Why we care about finding friends with similar interests
We seek friends who share our interests because these common touch points make it easy to find things to discuss with them. Friends who share our interests can anticipate our needs, answer our questions, and engage us in a way that people with whom we have nothing in common cannot.
Of course, these similarities don't have to revolve around particular activities. Sometimes, personality traits or beliefs will draw us to our closest friends. But in all cases, there's something we find engaging and significant in the other person when we begin to form a friendship.
Relationships with companies
For your company to be successful, you must build relationships with your potential customers. Understanding the dynamics of friendship can make this easier. Similar to the process of meeting new friends, your company must seek out potential customers who have particular characteristics that align with your buyer personas.
Just as a person seeks new friends by participating in activities they enjoy, you, must look for new potential customers in areas where those prospects tend to congregate. This might mean going to Twitter if you're trying to reach the college-age crowd or to the daily commuter newspaper to reach middle-aged commuters on the metro. Knowing where to go to meet potential customers will make an enormous difference in the success of your marketing campaign.

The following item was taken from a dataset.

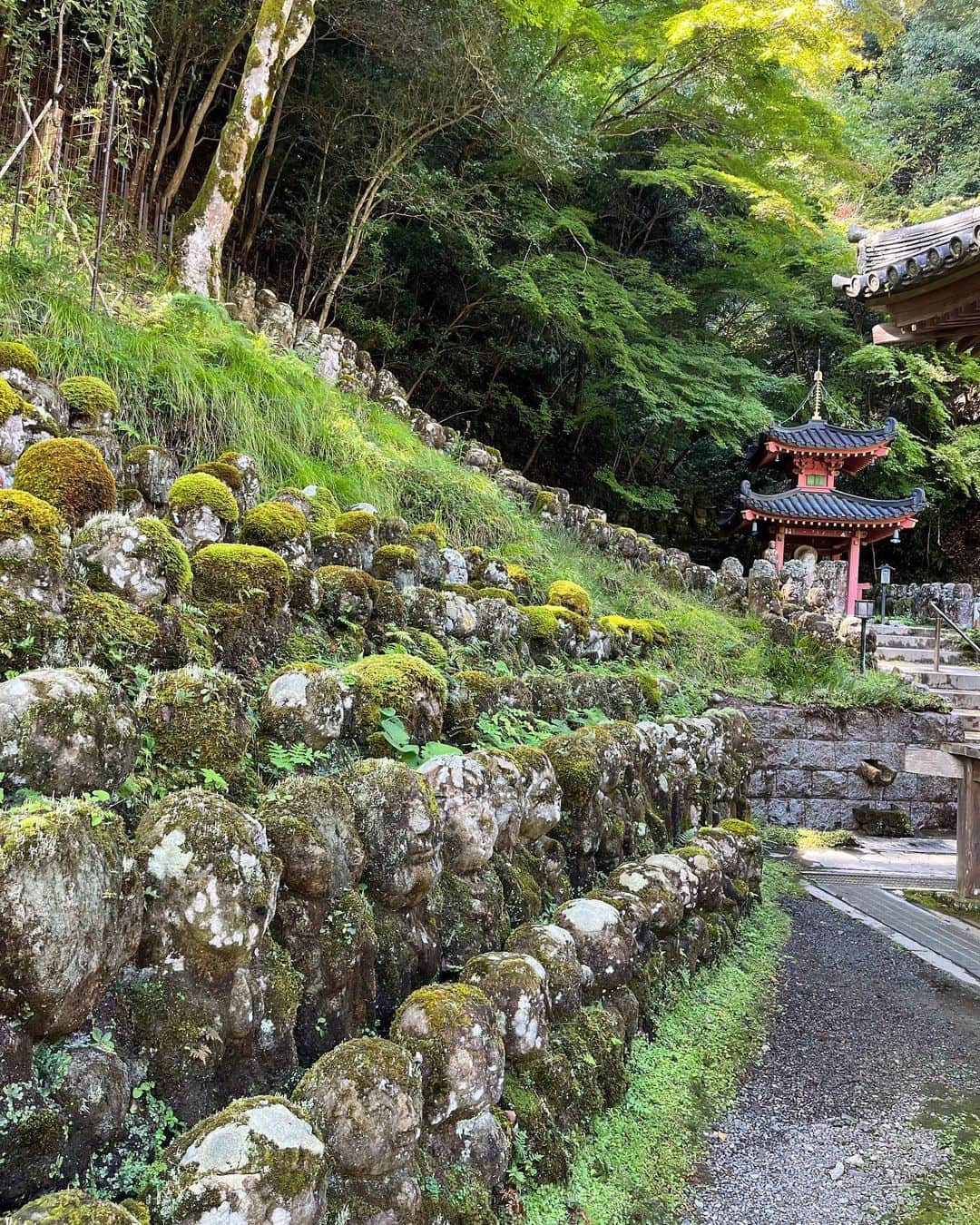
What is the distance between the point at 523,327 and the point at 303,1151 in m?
14.0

Once a new customer has been introduced to your company, the relationship will need to be nurtured, so it can grow. There are a number of techniques you can use here. For example, providing a regular stream of content that offers value to customers will help them grow to trust your company to answer their questions and provide them with the services they require. Compelling content will also keep bringing customers back to your website or physical place of business. The more they return and are exposed to the company brand, the more willing they will be to do business with you.
You can also build relationships with customers by encouraging camaraderie among them. When customers feel like part of an exclusive group, they tend to have greater feelings of customer loyalty and are more likely to become repeat customers.

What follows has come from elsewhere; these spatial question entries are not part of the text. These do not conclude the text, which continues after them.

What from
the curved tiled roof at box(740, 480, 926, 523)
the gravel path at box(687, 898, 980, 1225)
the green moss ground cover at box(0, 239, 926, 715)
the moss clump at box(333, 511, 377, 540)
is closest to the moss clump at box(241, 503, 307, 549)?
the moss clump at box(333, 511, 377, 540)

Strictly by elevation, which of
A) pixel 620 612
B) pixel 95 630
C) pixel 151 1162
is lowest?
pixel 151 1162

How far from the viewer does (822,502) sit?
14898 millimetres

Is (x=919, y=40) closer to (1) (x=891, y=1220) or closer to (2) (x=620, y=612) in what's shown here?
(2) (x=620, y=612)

Building friendships typically involves finding people who share particular traits in common. You naturally use those traits to build a relationship you come to rely upon and trust. Similar techniques need to be used when building a customer base. Seek people with particular characteristics that match your identified consumer personas, then work to nurture those relationships and encourage people to return time and again. If you think of finding customers like finding friends, you should have great success building a marketing campaign.